Chemicals and water pollution. The process of paper making, whether using virgin fibre or recycled fibre uses chemical and other materials. Transforming the wood to pulp usually involves cooking the wood chips in a chemical solution. Chemicals used, from what I read are often sodium hydroxide and sodium sulfide. After that, fillers are added such as chalk, clay, starch or titanium oxide. The materials vary based on the type of product produced and the company’s methods. Even with recycling paper, you have to remove the ink which involves bleaches or dyes then convert them back into pulps that can be rolled to papers or other products. This will lead to water pollution, no doubt. It is not easy to separate chemical solutions from the water again and it’ll eventually flow into the ocean, disrupting the aquatic ecosystem and also affecting the soil. In fact, based on research done, pulp and paper industry is one of the largest consumer of water used in industrial activities. There was an article by WWF about this industry and how it’s affecting the environment in more than just one way. It also said that paper mills discharge pollutants and this will lead to aquatic problems as well as health issues. Let’s not forget that we humans consume water too on daily basis and with all the pollution, the water needs to be treated first before it’s safe for us to consume. This adds to the social cost and consumer will have to bear the additional costs.

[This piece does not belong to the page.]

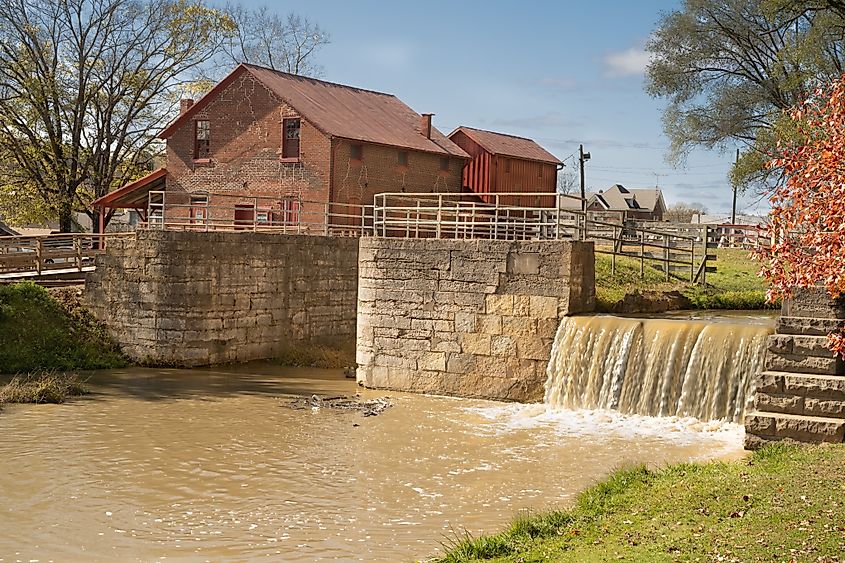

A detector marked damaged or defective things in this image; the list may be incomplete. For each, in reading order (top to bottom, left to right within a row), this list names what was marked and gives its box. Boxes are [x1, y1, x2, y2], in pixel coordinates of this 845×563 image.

rusty metal roof [158, 65, 468, 160]
rusty metal roof [448, 126, 560, 164]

Apart from the obvious environmental issues I stated above, there are other concerns too such as illegal harvesting, regulations, irresponsible practices in the industry etc etc. There have also been development on producing paper using other resources as many people are becoming more aware of the issues in this industry. I found this while doing my research and it’s a really good website, do check it out !

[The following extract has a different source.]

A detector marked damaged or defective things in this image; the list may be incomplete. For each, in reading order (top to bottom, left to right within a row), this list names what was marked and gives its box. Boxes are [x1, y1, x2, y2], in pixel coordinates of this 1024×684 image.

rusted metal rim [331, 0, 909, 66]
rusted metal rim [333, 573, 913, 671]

zero-waste-cycle the poo project

http://thepooproject.ourproject.org/index.php?slab=about

The development of creating a sustainable environment is a continuous effort and requires lots of researches. But even the little things, if we are able to do it we should. Here are some suggestions on how to help:

  • Shred them papers ! If you don’t own a shredder, recycle them at the recycling centre. You can google the nearest recycling centre, I’m sure there’s one in each area. Don’t forget to remove paper clips or other non-paper materials before you recycle.
  • If you can avoid using paper, why not? Save you some pocket money too!
  • Responsible sourcing and trade of paper products. Know the brands you choose and choose a responsible one.
  • Ask for transparency in the sector, exercise your rights as a consumer! If you have questions about the brands you use, why not drop them an email for clarification?

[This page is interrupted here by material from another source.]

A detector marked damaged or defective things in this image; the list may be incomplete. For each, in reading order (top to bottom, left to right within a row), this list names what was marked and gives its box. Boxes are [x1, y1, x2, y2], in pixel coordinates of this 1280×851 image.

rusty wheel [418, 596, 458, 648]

Let’s not forget that wood is used for more than just paper. It’s also used to create furniture, construction of buildings and many other products. If we cannot avoid using those products, the least we could do is use it wisely and not practice irresponsible consumption. Remember, when you buy something, the company will have to produce more to replenish their stock. This means higher demand for wood and therefore, more trees being cut down. Not all products from wood can be recycled and reused as raw ingredient. If you buy just to realize later on that you have no use for it and end up throwing it away, that too can contribute to various environmental problems. Let’s together be a responsible consumer 🙂

It’s the little things that matters, the little effort that will bring changes to the world.